__Stored rows__
**********

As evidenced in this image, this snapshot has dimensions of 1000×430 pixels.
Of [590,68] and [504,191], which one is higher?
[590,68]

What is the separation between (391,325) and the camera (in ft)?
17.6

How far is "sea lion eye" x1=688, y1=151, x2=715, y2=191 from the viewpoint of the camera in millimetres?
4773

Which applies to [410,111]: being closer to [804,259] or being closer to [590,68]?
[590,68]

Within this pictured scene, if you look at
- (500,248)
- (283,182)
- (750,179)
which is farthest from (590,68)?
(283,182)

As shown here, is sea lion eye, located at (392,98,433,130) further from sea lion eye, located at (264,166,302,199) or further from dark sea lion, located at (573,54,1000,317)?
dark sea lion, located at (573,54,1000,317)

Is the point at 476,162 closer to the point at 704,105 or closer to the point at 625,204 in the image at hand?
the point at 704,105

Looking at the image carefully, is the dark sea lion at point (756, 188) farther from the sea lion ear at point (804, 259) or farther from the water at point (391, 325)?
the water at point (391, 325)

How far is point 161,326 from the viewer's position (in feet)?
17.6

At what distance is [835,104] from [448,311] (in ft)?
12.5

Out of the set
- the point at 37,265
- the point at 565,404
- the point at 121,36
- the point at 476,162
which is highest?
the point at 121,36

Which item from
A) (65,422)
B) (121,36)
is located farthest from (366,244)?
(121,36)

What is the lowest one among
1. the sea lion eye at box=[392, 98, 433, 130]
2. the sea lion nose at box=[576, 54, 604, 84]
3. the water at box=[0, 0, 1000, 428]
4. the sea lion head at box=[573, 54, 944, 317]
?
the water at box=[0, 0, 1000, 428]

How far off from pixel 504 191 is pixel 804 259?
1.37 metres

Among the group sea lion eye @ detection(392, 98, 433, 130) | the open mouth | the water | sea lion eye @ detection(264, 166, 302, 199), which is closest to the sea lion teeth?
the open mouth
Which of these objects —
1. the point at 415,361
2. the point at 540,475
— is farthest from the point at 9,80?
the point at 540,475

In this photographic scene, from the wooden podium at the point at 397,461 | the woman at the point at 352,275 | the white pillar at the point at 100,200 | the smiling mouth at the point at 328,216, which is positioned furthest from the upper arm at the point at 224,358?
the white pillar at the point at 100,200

**********

__Exercise directions__
Copy out the items above word for word, starting at the line that contains "Which of these objects —" and continuing through the last line of the items.

__The answer__
Which of these objects —
1. the point at 415,361
2. the point at 540,475
— is farthest from the point at 9,80?
the point at 540,475

In this photographic scene, from the wooden podium at the point at 397,461 | the woman at the point at 352,275 | the white pillar at the point at 100,200 | the smiling mouth at the point at 328,216, which is positioned furthest from the upper arm at the point at 224,358?
the white pillar at the point at 100,200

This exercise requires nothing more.